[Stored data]
--- --- ---

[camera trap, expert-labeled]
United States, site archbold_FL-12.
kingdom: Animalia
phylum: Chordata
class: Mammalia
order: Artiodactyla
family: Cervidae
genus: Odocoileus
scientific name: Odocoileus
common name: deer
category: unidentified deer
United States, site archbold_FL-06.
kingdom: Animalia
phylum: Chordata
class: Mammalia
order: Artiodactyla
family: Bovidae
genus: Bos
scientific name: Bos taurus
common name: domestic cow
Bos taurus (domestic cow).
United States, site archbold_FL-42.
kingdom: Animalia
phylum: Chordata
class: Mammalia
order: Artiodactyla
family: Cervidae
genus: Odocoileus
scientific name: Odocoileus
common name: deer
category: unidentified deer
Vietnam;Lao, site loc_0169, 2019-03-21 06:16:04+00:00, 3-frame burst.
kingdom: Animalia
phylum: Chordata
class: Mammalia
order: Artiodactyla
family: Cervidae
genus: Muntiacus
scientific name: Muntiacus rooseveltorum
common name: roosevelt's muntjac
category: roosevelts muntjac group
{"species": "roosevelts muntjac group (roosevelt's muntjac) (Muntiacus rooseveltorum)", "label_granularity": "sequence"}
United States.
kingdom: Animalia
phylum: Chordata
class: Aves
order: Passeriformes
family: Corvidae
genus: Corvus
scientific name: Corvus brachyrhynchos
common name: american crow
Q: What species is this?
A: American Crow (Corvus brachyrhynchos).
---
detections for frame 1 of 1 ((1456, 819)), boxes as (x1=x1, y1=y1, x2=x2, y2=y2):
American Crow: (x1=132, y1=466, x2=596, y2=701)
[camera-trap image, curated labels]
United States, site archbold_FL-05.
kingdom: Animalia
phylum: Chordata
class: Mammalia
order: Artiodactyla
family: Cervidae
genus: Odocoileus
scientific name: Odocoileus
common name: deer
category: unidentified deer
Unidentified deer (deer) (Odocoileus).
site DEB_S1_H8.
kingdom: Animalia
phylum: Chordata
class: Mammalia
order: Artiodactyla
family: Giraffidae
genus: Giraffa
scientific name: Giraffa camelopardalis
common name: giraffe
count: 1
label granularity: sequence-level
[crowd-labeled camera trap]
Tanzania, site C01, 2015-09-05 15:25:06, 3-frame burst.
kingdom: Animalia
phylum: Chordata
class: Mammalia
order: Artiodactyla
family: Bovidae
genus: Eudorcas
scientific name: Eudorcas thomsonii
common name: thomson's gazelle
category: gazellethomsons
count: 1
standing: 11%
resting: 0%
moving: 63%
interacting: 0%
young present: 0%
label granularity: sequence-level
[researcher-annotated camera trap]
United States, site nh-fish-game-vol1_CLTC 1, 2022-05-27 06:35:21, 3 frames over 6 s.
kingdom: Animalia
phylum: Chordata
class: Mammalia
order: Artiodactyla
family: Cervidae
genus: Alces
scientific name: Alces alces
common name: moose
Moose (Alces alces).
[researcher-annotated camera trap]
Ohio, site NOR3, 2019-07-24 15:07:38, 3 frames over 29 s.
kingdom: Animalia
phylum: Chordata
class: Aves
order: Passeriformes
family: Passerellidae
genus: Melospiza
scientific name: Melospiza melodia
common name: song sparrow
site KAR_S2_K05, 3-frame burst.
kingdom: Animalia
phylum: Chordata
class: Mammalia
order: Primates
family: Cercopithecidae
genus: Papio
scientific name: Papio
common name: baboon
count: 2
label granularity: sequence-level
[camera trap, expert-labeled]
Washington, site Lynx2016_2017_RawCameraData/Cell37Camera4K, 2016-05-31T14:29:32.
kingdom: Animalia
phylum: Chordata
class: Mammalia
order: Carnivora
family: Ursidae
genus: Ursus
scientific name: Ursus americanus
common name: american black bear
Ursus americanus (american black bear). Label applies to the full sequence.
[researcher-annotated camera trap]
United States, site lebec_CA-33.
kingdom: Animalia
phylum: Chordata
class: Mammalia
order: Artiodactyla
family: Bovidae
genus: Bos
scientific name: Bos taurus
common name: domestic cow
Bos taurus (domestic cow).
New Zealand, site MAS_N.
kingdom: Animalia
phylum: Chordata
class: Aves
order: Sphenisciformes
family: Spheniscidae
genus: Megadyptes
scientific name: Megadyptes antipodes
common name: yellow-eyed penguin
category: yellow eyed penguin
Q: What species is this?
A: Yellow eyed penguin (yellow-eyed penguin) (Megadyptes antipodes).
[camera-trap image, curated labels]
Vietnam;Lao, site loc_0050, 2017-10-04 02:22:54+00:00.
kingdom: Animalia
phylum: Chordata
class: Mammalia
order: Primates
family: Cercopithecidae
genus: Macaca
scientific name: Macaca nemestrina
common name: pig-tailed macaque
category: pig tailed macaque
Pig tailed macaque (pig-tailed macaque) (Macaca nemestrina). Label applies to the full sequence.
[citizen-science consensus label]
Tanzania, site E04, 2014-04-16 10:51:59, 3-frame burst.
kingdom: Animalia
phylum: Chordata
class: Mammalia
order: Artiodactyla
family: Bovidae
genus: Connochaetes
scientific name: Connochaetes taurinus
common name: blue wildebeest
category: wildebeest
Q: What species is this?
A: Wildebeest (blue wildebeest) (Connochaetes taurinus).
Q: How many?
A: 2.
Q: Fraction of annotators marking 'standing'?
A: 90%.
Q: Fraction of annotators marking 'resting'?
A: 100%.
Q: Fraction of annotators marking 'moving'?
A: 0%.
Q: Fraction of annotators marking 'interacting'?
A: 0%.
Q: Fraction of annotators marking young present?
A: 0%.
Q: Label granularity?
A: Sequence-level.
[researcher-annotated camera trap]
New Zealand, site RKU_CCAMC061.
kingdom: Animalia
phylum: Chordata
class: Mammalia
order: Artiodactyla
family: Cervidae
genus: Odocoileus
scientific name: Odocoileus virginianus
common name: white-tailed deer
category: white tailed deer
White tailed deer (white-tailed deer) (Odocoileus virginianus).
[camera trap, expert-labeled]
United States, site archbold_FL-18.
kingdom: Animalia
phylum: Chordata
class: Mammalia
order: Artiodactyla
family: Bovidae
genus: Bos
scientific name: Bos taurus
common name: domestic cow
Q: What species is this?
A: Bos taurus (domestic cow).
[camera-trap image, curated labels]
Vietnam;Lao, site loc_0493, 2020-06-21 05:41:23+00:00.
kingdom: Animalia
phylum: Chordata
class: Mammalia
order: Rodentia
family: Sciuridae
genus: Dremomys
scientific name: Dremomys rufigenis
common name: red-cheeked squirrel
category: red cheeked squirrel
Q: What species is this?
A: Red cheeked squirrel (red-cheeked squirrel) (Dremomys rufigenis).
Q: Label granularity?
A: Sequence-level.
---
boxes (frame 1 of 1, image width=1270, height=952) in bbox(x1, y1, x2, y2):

--- --- ---

Your objective ->
Repeat the entries. Keep each one exactly as written.

Solution for this exercise ->
[camera trap, expert-labeled]
United States, site archbold_FL-12.
kingdom: Animalia
phylum: Chordata
class: Mammalia
order: Artiodactyla
family: Cervidae
genus: Odocoileus
scientific name: Odocoileus
common name: deer
category: unidentified deer
United States, site archbold_FL-06.
kingdom: Animalia
phylum: Chordata
class: Mammalia
order: Artiodactyla
family: Bovidae
genus: Bos
scientific name: Bos taurus
common name: domestic cow
Bos taurus (domestic cow).
United States, site archbold_FL-42.
kingdom: Animalia
phylum: Chordata
class: Mammalia
order: Artiodactyla
family: Cervidae
genus: Odocoileus
scientific name: Odocoileus
common name: deer
category: unidentified deer
Vietnam;Lao, site loc_0169, 2019-03-21 06:16:04+00:00, 3-frame burst.
kingdom: Animalia
phylum: Chordata
class: Mammalia
order: Artiodactyla
family: Cervidae
genus: Muntiacus
scientific name: Muntiacus rooseveltorum
common name: roosevelt's muntjac
category: roosevelts muntjac group
{"species": "roosevelts muntjac group (roosevelt's muntjac) (Muntiacus rooseveltorum)", "label_granularity": "sequence"}
United States.
kingdom: Animalia
phylum: Chordata
class: Aves
order: Passeriformes
family: Corvidae
genus: Corvus
scientific name: Corvus brachyrhynchos
common name: american crow
Q: What species is this?
A: American Crow (Corvus brachyrhynchos).
---
detections for frame 1 of 1 ((1456, 819)), boxes as (x1=x1, y1=y1, x2=x2, y2=y2):
American Crow: (x1=132, y1=466, x2=596, y2=701)
[camera-trap image, curated labels]
United States, site archbold_FL-05.
kingdom: Animalia
phylum: Chordata
class: Mammalia
order: Artiodactyla
family: Cervidae
genus: Odocoileus
scientific name: Odocoileus
common name: deer
category: unidentified deer
Unidentified deer (deer) (Odocoileus).
site DEB_S1_H8.
kingdom: Animalia
phylum: Chordata
class: Mammalia
order: Artiodactyla
family: Giraffidae
genus: Giraffa
scientific name: Giraffa camelopardalis
common name: giraffe
count: 1
label granularity: sequence-level
[crowd-labeled camera trap]
Tanzania, site C01, 2015-09-05 15:25:06, 3-frame burst.
kingdom: Animalia
phylum: Chordata
class: Mammalia
order: Artiodactyla
family: Bovidae
genus: Eudorcas
scientific name: Eudorcas thomsonii
common name: thomson's gazelle
category: gazellethomsons
count: 1
standing: 11%
resting: 0%
moving: 63%
interacting: 0%
young present: 0%
label granularity: sequence-level
[researcher-annotated camera trap]
United States, site nh-fish-game-vol1_CLTC 1, 2022-05-27 06:35:21, 3 frames over 6 s.
kingdom: Animalia
phylum: Chordata
class: Mammalia
order: Artiodactyla
family: Cervidae
genus: Alces
scientific name: Alces alces
common name: moose
Moose (Alces alces).
[researcher-annotated camera trap]
Ohio, site NOR3, 2019-07-24 15:07:38, 3 frames over 29 s.
kingdom: Animalia
phylum: Chordata
class: Aves
order: Passeriformes
family: Passerellidae
genus: Melospiza
scientific name: Melospiza melodia
common name: song sparrow
site KAR_S2_K05, 3-frame burst.
kingdom: Animalia
phylum: Chordata
class: Mammalia
order: Primates
family: Cercopithecidae
genus: Papio
scientific name: Papio
common name: baboon
count: 2
label granularity: sequence-level
[camera trap, expert-labeled]
Washington, site Lynx2016_2017_RawCameraData/Cell37Camera4K, 2016-05-31T14:29:32.
kingdom: Animalia
phylum: Chordata
class: Mammalia
order: Carnivora
family: Ursidae
genus: Ursus
scientific name: Ursus americanus
common name: american black bear
Ursus americanus (american black bear). Label applies to the full sequence.
[researcher-annotated camera trap]
United States, site lebec_CA-33.
kingdom: Animalia
phylum: Chordata
class: Mammalia
order: Artiodactyla
family: Bovidae
genus: Bos
scientific name: Bos taurus
common name: domestic cow
Bos taurus (domestic cow).
New Zealand, site MAS_N.
kingdom: Animalia
phylum: Chordata
class: Aves
order: Sphenisciformes
family: Spheniscidae
genus: Megadyptes
scientific name: Megadyptes antipodes
common name: yellow-eyed penguin
category: yellow eyed penguin
Q: What species is this?
A: Yellow eyed penguin (yellow-eyed penguin) (Megadyptes antipodes).
[camera-trap image, curated labels]
Vietnam;Lao, site loc_0050, 2017-10-04 02:22:54+00:00.
kingdom: Animalia
phylum: Chordata
class: Mammalia
order: Primates
family: Cercopithecidae
genus: Macaca
scientific name: Macaca nemestrina
common name: pig-tailed macaque
category: pig tailed macaque
Pig tailed macaque (pig-tailed macaque) (Macaca nemestrina). Label applies to the full sequence.
[citizen-science consensus label]
Tanzania, site E04, 2014-04-16 10:51:59, 3-frame burst.
kingdom: Animalia
phylum: Chordata
class: Mammalia
order: Artiodactyla
family: Bovidae
genus: Connochaetes
scientific name: Connochaetes taurinus
common name: blue wildebeest
category: wildebeest
Q: What species is this?
A: Wildebeest (blue wildebeest) (Connochaetes taurinus).
Q: How many?
A: 2.
Q: Fraction of annotators marking 'standing'?
A: 90%.
Q: Fraction of annotators marking 'resting'?
A: 100%.
Q: Fraction of annotators marking 'moving'?
A: 0%.
Q: Fraction of annotators marking 'interacting'?
A: 0%.
Q: Fraction of annotators marking young present?
A: 0%.
Q: Label granularity?
A: Sequence-level.
[researcher-annotated camera trap]
New Zealand, site RKU_CCAMC061.
kingdom: Animalia
phylum: Chordata
class: Mammalia
order: Artiodactyla
family: Cervidae
genus: Odocoileus
scientific name: Odocoileus virginianus
common name: white-tailed deer
category: white tailed deer
White tailed deer (white-tailed deer) (Odocoileus virginianus).
[camera trap, expert-labeled]
United States, site archbold_FL-18.
kingdom: Animalia
phylum: Chordata
class: Mammalia
order: Artiodactyla
family: Bovidae
genus: Bos
scientific name: Bos taurus
common name: domestic cow
Q: What species is this?
A: Bos taurus (domestic cow).
[camera-trap image, curated labels]
Vietnam;Lao, site loc_0493, 2020-06-21 05:41:23+00:00.
kingdom: Animalia
phylum: Chordata
class: Mammalia
order: Rodentia
family: Sciuridae
genus: Dremomys
scientific name: Dremomys rufigenis
common name: red-cheeked squirrel
category: red cheeked squirrel
Q: What species is this?
A: Red cheeked squirrel (red-cheeked squirrel) (Dremomys rufigenis).
Q: Label granularity?
A: Sequence-level.
---
boxes (frame 1 of 1, image width=1270, height=952) in bbox(x1, y1, x2, y2):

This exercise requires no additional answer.